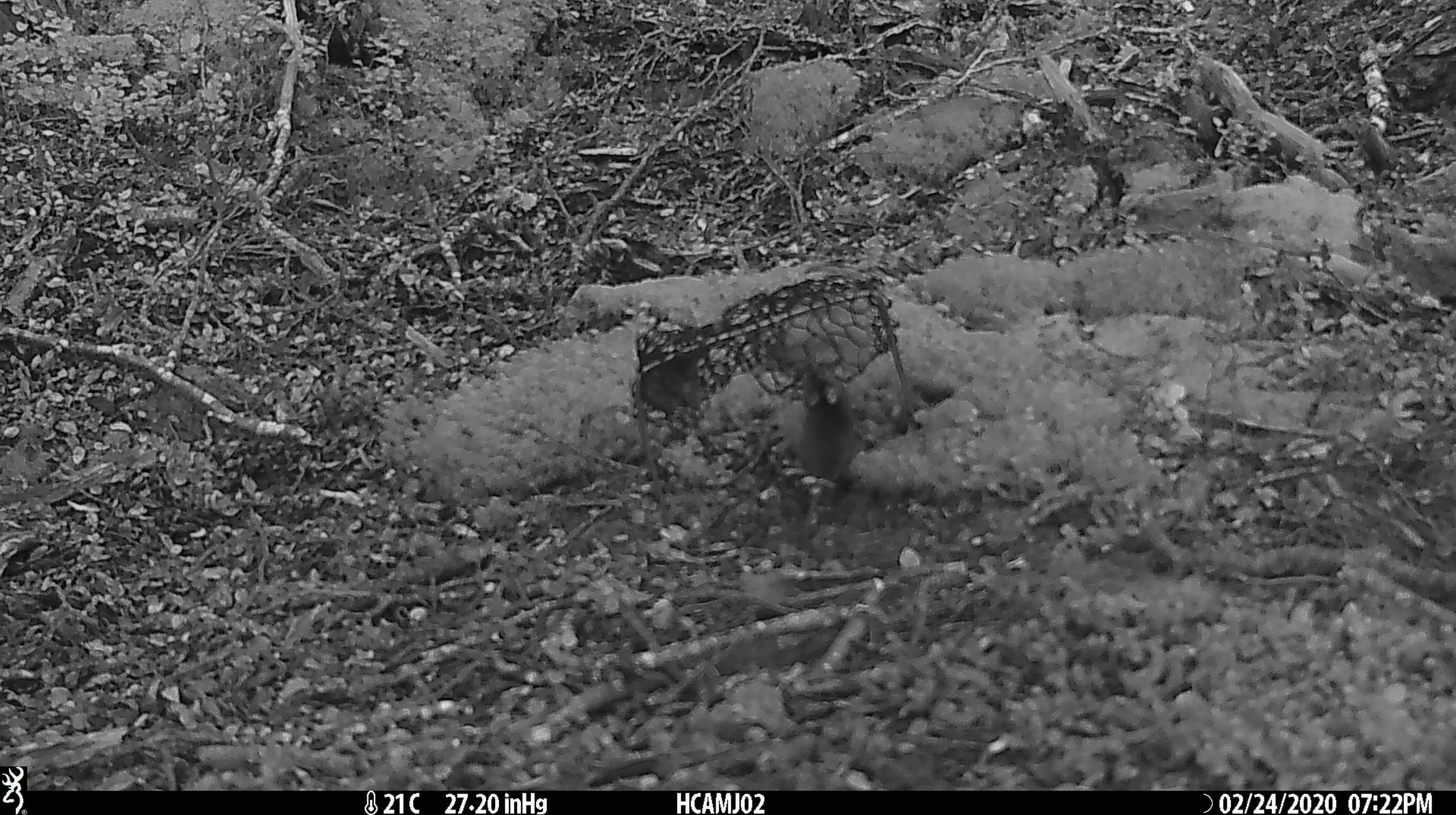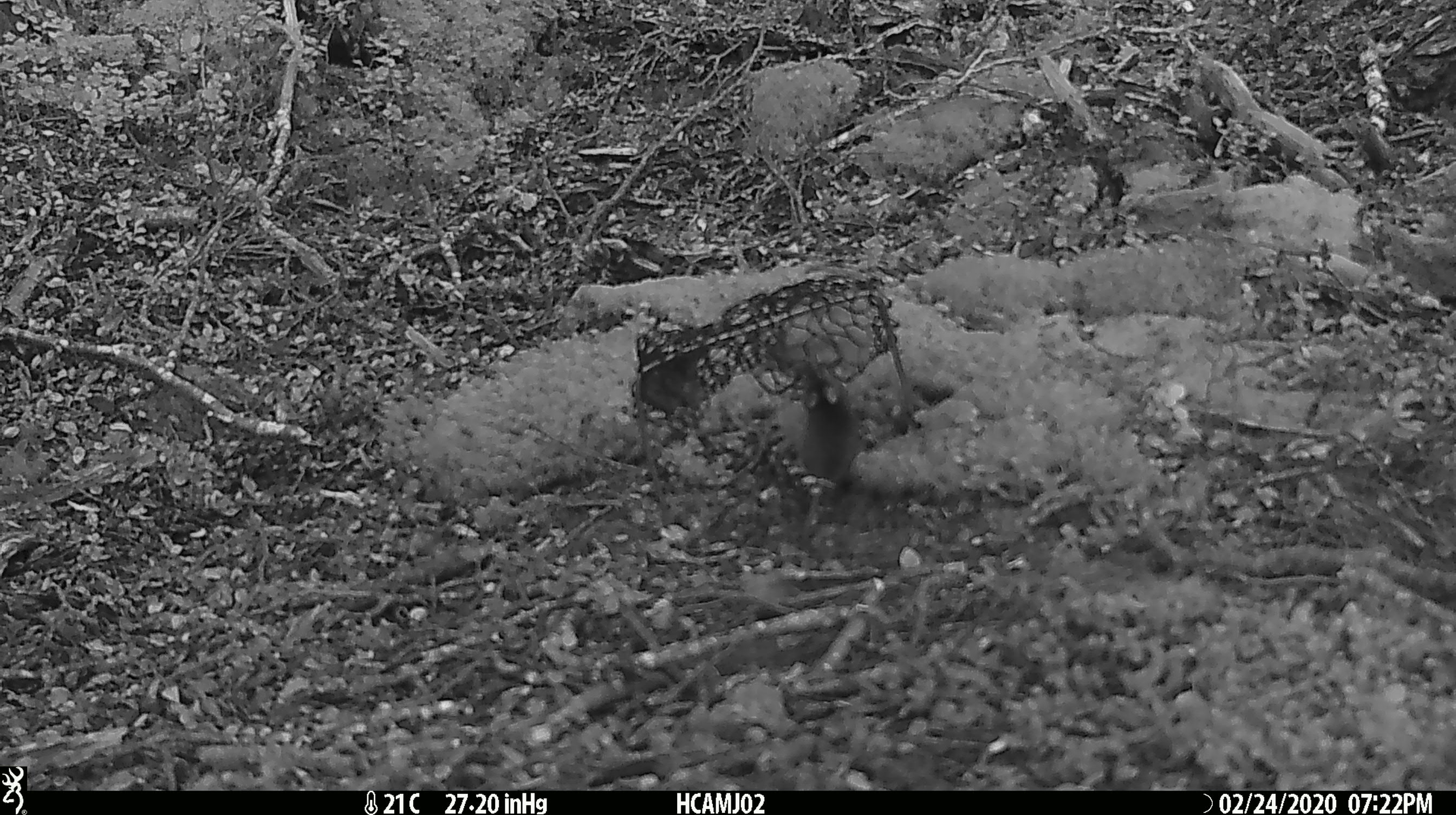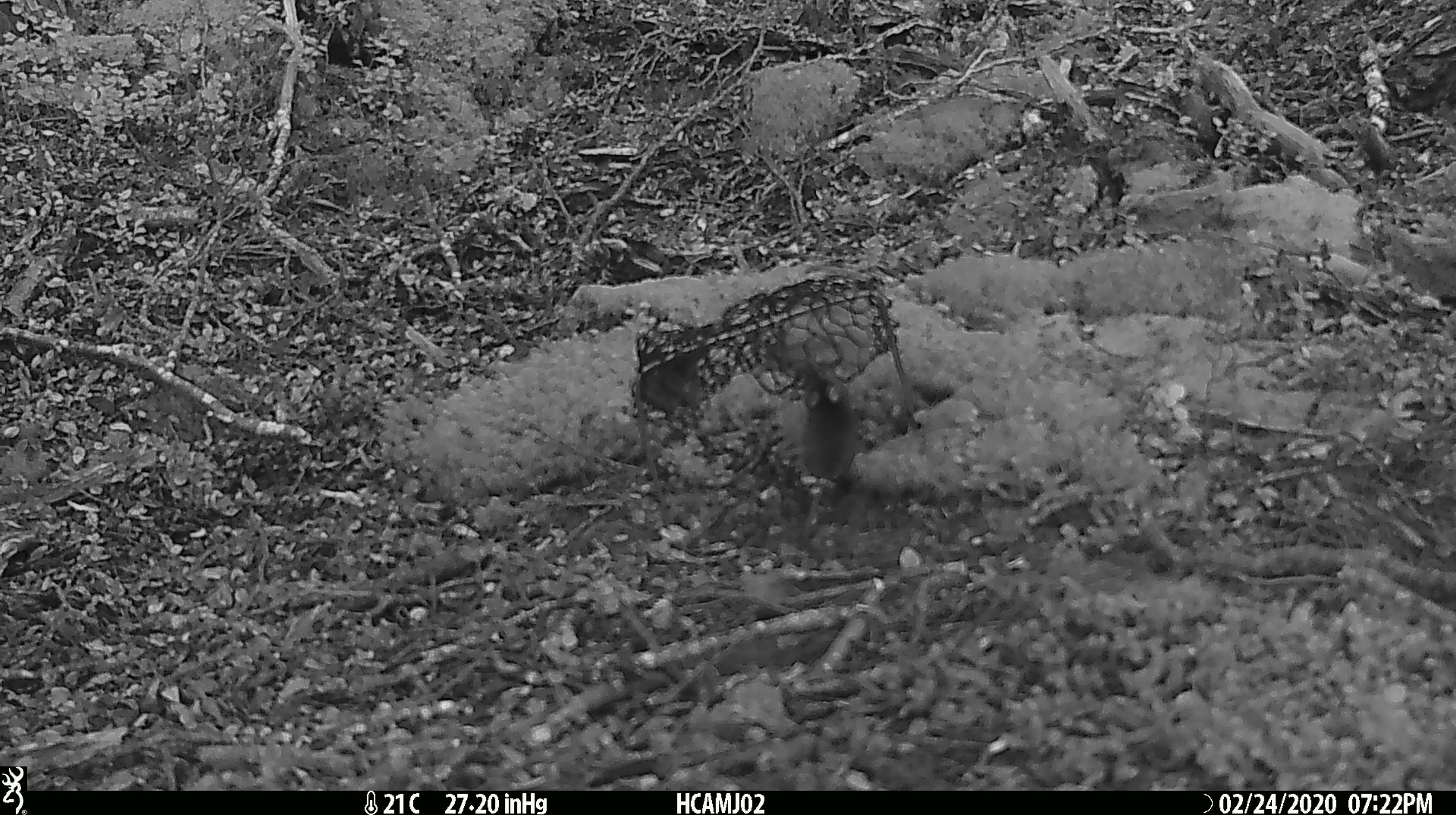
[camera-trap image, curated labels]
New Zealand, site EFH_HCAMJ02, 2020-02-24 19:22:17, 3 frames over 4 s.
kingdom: Animalia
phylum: Chordata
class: Mammalia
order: Rodentia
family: Muridae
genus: Mus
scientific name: Mus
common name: mouse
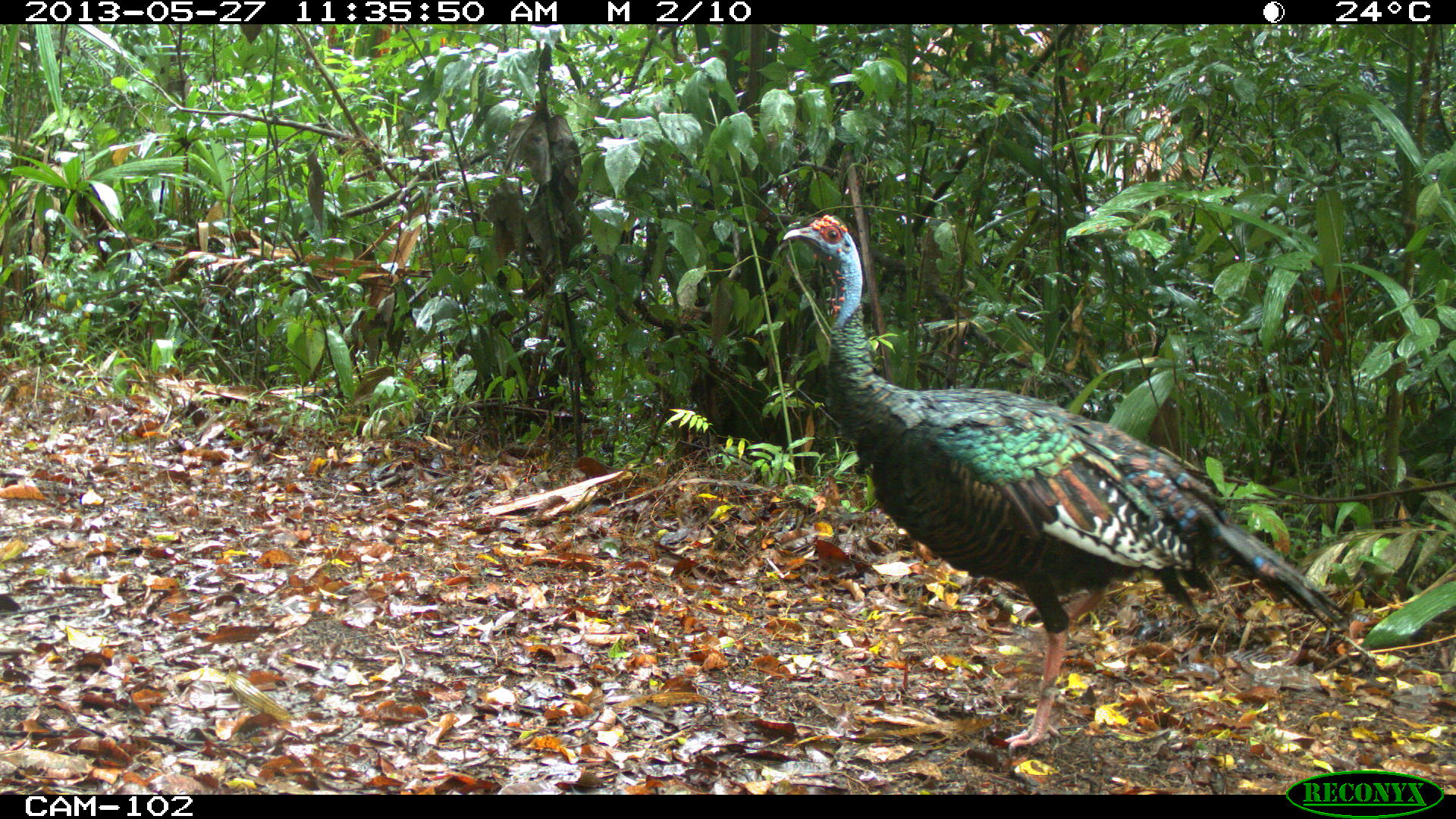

* * *

**WHAT IS NEEDED:** Repeat the line containing "phylum: Chordata" and every line after it up to the end of the material above, exactly as they stand, minus the pictures.

**SOLUTION TO THE PROBLEM:**
phylum: Chordata
class: Mammalia
order: Rodentia
family: Muridae
genus: Mus
scientific name: Mus
common name: mouse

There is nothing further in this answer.